(Spatial reasoning question data)
☆ ☆ ☆ ☆
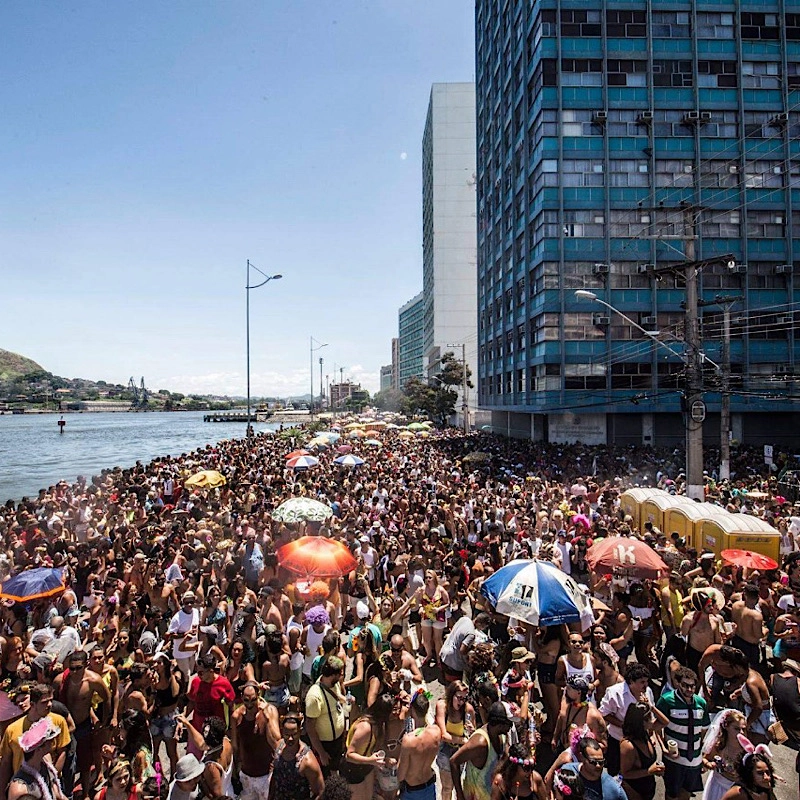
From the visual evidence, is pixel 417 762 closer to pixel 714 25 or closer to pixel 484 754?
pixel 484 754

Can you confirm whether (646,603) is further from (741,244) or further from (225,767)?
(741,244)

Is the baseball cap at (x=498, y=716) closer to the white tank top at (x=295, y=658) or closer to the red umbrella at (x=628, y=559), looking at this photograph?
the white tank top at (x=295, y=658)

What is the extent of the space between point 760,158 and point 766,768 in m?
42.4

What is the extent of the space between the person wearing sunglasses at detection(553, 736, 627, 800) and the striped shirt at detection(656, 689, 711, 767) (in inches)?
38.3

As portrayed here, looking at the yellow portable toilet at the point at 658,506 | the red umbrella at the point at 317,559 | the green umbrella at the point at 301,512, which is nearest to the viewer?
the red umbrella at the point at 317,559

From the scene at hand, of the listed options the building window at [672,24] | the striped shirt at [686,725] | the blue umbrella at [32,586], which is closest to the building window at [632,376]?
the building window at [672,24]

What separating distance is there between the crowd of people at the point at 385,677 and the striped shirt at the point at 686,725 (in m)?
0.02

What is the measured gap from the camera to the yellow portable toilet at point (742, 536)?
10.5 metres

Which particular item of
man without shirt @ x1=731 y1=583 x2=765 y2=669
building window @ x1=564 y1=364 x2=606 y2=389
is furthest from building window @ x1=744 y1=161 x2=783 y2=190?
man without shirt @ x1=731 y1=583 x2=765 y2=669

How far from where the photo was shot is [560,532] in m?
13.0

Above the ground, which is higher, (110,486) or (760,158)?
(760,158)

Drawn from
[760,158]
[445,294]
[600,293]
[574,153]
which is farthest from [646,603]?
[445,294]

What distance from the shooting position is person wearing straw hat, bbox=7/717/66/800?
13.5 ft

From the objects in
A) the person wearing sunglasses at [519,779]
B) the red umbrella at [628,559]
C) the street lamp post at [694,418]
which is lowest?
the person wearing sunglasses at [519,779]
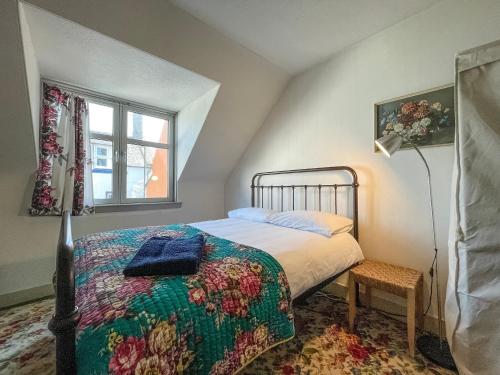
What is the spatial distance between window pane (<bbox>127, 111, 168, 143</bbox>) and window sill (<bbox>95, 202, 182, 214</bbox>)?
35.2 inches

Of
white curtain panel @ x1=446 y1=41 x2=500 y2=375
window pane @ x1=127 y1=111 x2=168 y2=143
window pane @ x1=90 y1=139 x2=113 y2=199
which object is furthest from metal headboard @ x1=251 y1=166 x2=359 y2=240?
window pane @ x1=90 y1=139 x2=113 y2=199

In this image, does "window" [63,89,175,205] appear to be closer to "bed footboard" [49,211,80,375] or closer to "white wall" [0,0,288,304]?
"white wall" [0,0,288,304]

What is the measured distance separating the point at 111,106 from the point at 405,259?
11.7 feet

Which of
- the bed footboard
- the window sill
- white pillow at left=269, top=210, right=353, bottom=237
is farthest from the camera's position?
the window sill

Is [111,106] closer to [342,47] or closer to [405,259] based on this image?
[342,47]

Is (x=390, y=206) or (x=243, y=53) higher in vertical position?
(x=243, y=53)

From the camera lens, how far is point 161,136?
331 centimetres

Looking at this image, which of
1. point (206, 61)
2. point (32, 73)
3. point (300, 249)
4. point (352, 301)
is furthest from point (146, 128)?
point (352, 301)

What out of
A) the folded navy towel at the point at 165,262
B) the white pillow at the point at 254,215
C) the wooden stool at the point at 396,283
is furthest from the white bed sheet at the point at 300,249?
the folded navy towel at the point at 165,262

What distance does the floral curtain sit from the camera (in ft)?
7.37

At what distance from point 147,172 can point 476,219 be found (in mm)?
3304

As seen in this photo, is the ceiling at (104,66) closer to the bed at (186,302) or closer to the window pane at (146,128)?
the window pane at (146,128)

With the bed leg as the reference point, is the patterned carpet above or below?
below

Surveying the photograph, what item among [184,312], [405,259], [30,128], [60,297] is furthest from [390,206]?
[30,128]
☆ ☆ ☆ ☆
GOAL OF THE EXERCISE: Rewrite the lines starting at the one containing "What separating distance" and ending at the one containing "10.5 metres" as a Markdown table with the columns No. and Line, numbering each row and omitting blank lines.

TASK ANSWER:
| No. | Line |
|---|---|
| 1 | What separating distance is there between the crowd of people at the point at 385,677 and the striped shirt at the point at 686,725 (in m)? |
| 2 | 0.02 |
| 3 | What is the measured gap from the camera to the yellow portable toilet at point (742, 536)? |
| 4 | 10.5 metres |